The cell phone companies have not been standing by watching this trend emerge; they have begun to lead the way. At JavaOne, Nokia announced that they are building a service-oriented architecture framework on smart mobile phones that could make Web services more of household word since they will be running on our phones.
This is a bit different than more traditional SOAP interfaces between desktop/server applications and telecomm hosted servers, such as MMS message servers, location servers (see below), and presence servers. We know those approaches work, but the core shift here is a move from simple information sharing to full blown deliver of application services/behavior down to mobile devices. Thus, this is not only new, but useful. Nokia is proposing the integration of mobile clients directly into SOAs using asynchronous Web services.
Truth-be-told, mixing Web services with mobile devices is not a new concept. For instance, the .Net Compact Framework has been supporting Web services for a while now. On the Java side of things, kSOAP is a J2ME based SOAP parser and the JSR 172 provides a standards set of XML and SOAP APIs on J2ME devices.
The issue with the existing approaches is the assumption that the device interacts with one service at a time, using synchronous mechanisms (much like traditional RPCs).
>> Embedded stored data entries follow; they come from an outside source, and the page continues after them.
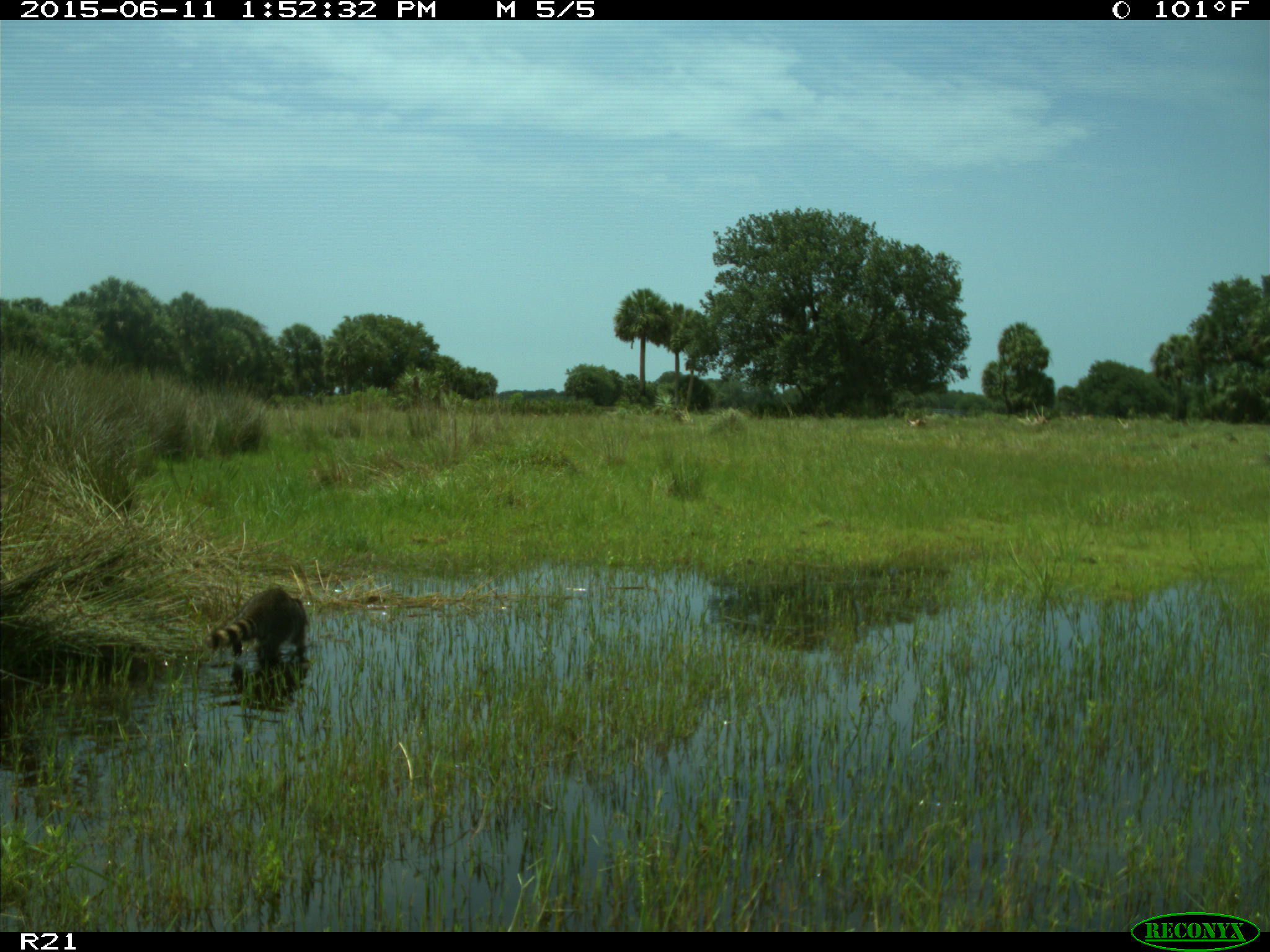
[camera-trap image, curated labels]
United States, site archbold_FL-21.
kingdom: Animalia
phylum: Chordata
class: Mammalia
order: Carnivora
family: Procyonidae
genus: Procyon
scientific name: Procyon lotor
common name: common raccoon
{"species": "Procyon lotor (common raccoon)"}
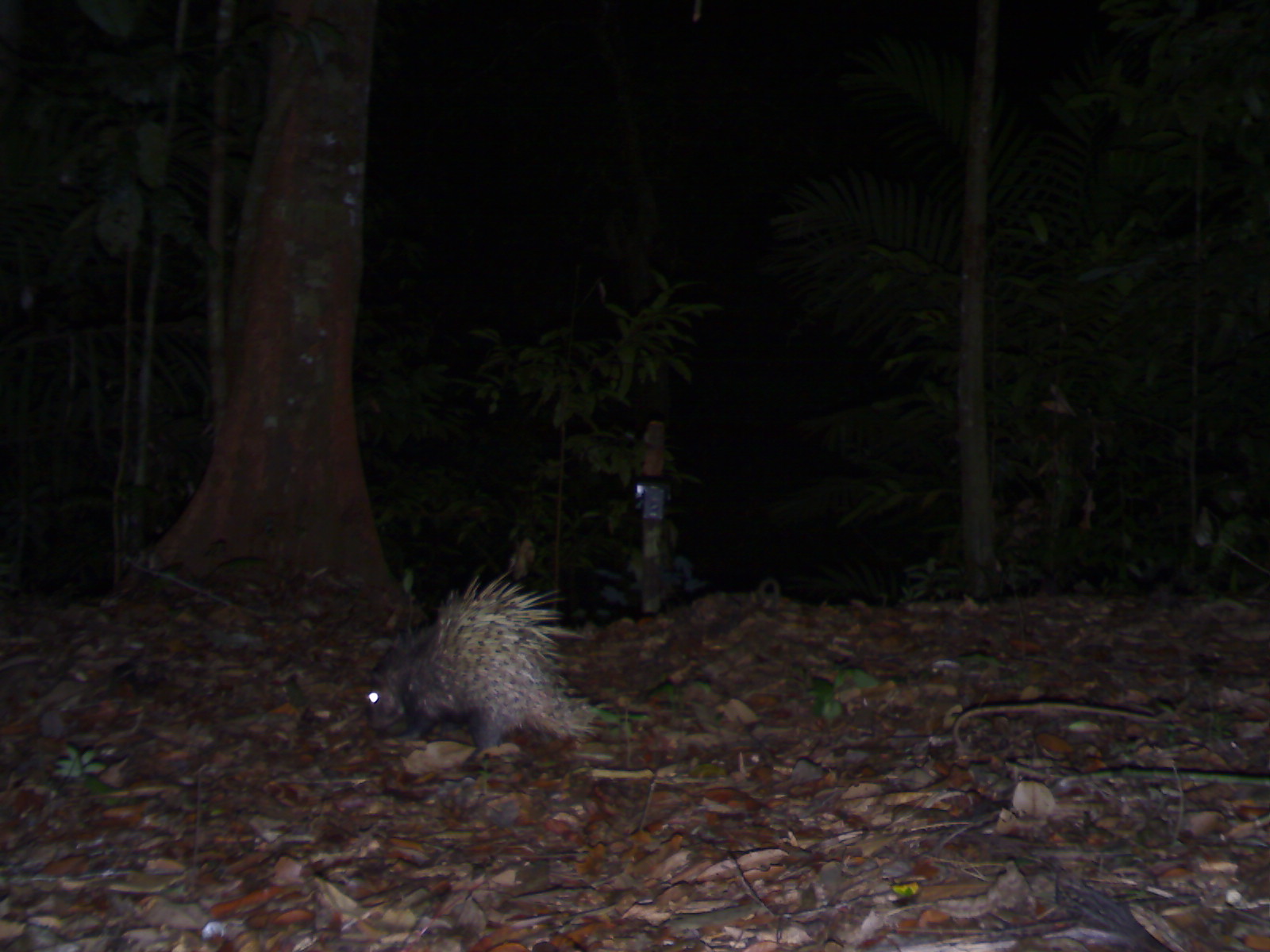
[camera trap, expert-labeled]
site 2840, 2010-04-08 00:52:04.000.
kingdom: Animalia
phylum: Chordata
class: Mammalia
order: Rodentia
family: Hystricidae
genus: Hystrix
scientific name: Hystrix brachyura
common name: east asian porcupine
Hystrix brachyura (east asian porcupine), count 1.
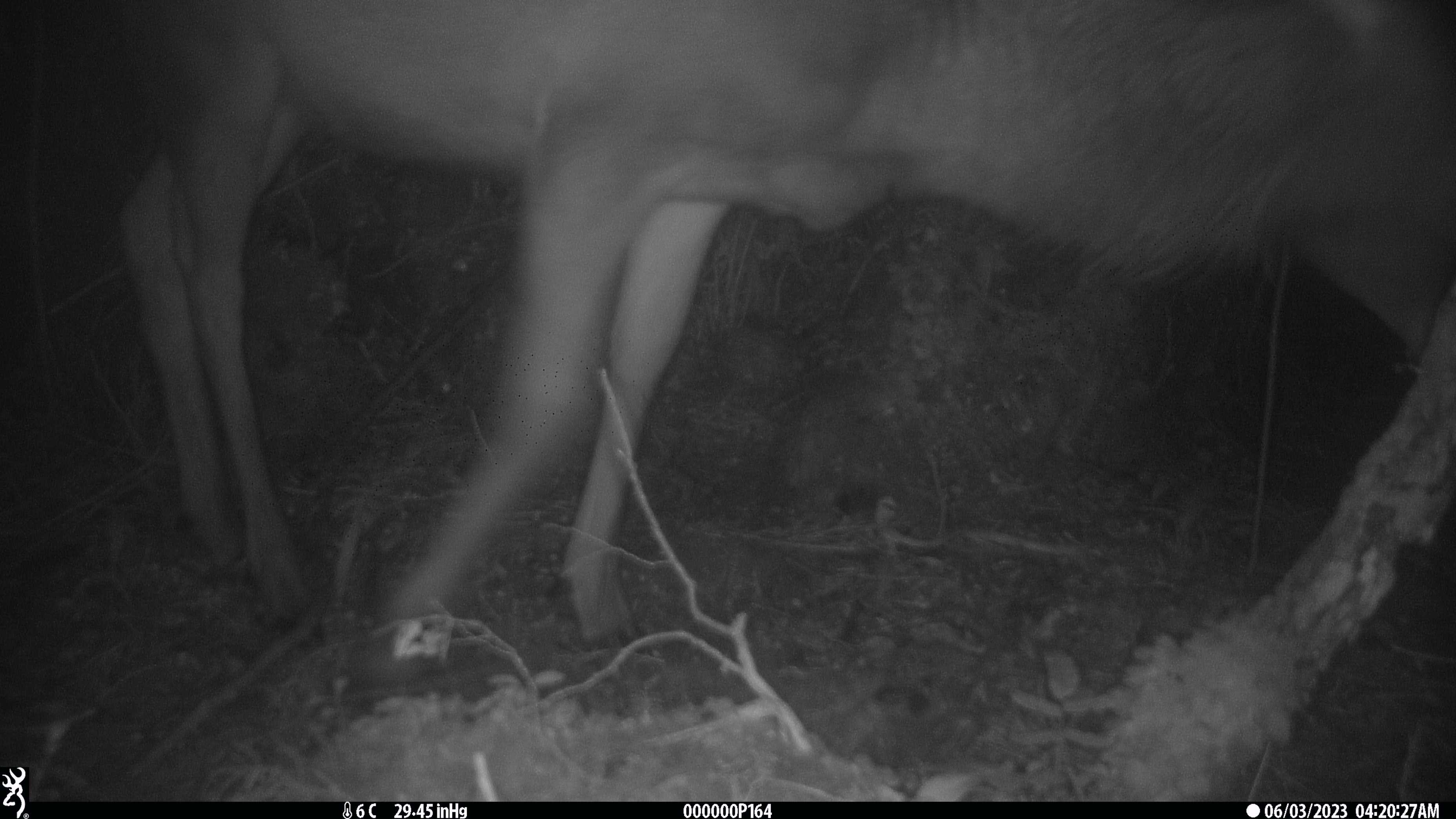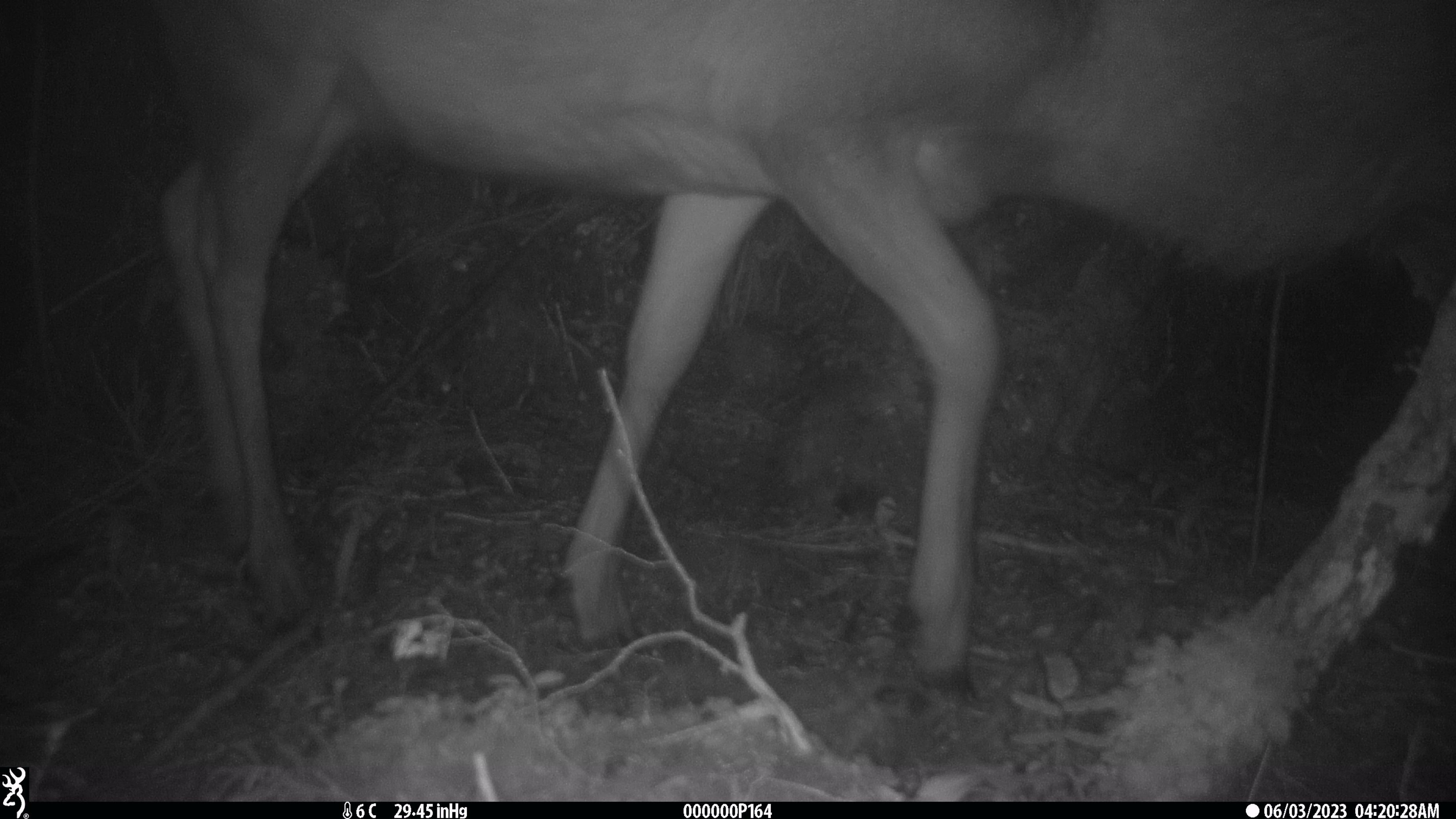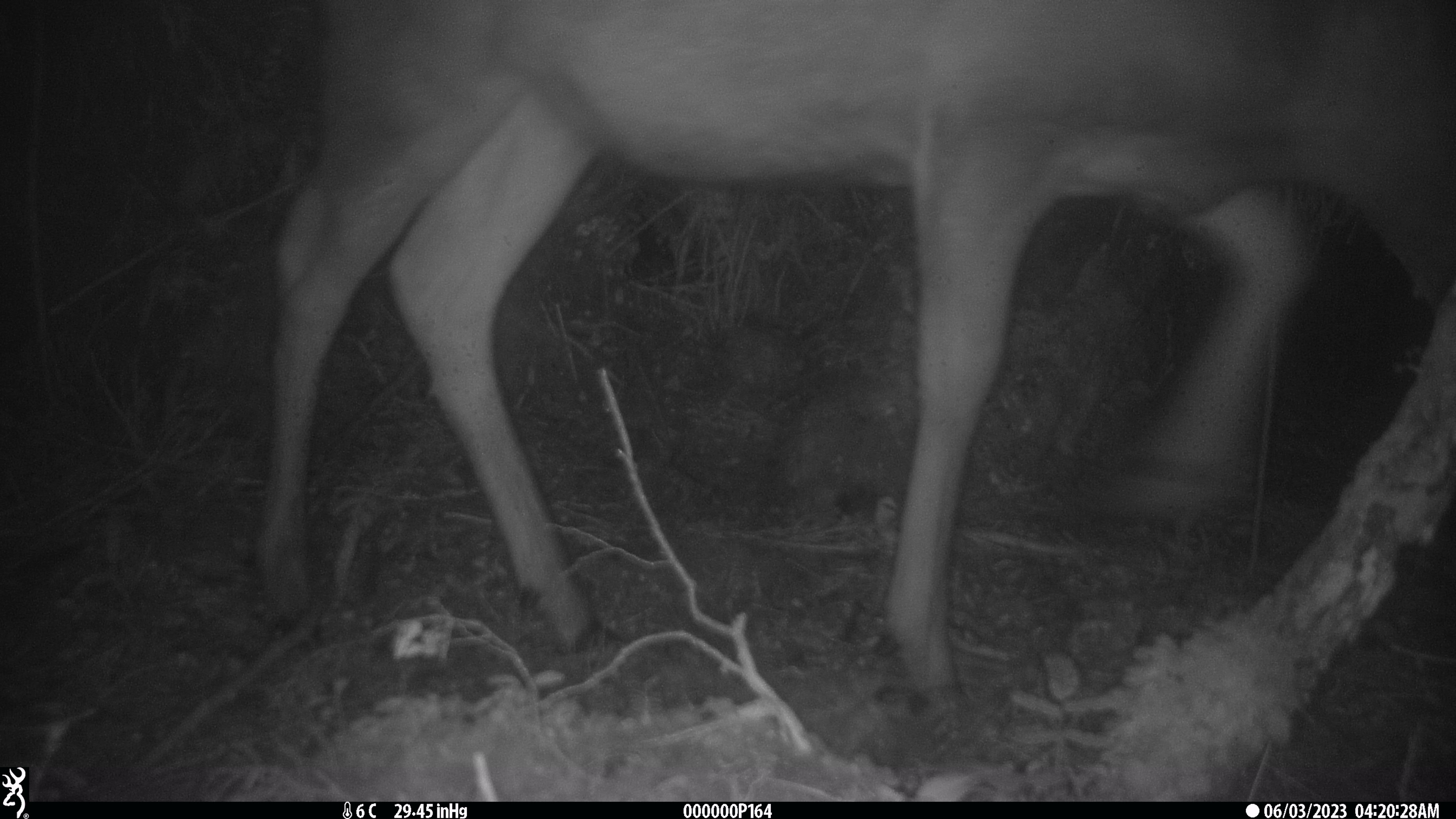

As you may know, synchronous and mobile devices are not terms that go well together, so many developers opted for more customized types of approaches rather than leveraging these standards.
Web services, in the context of mobile computing, is all about the notion of devices that can move in and out of service areas, and at the same time find and leverage Web services as needed, and with the right validation. This should be a bidirectional mechanism where mobile devices can both consume and provide services; in essence the mobile device becomes a peer.
There never is just one standard, is there? In the mobile Web services world you also have to consider the Open Mobile Alliance (OMA) and their OMA Web services 1.0 specification. On June 15 the OMA announced the public availability of new and "up-leveled" mobile specifications which are built by OMA member companies, defining how wireless data services may be shared across operators, terminals and geographies. There are 350 member companies in the OMA.
This standard, like the Nokia announcement, defines how Web services may be exposed, discovered, and consumed using standard Web services technologies. The OMA Mobile Locations Protocol defines a core set of operations that the location server is able to perform, and the OMA Online Certificate Status Protocol defines a protocol for trusted certificate validation.
The goal of this specification is to provide guidelines for Web services implementations within the OMA architecture, and how to leverage SOA in the world of mobile devices. Moreover, the specification ensures interoperability across servers and terminals supporting Web services protocols.
Moreover, this specification defines security threats and services, privacy and identity management, messaging and transaction, as well as policy and system management. Also, it defines the ability to deploy OMA Web services such that the processing associated with common, cross-enabler capabilities may be factored out of individual Service Enablers and delegated to other entities. Finally, the specification defines the ability to automate the discovery and use of policy information that governs Web services interactions.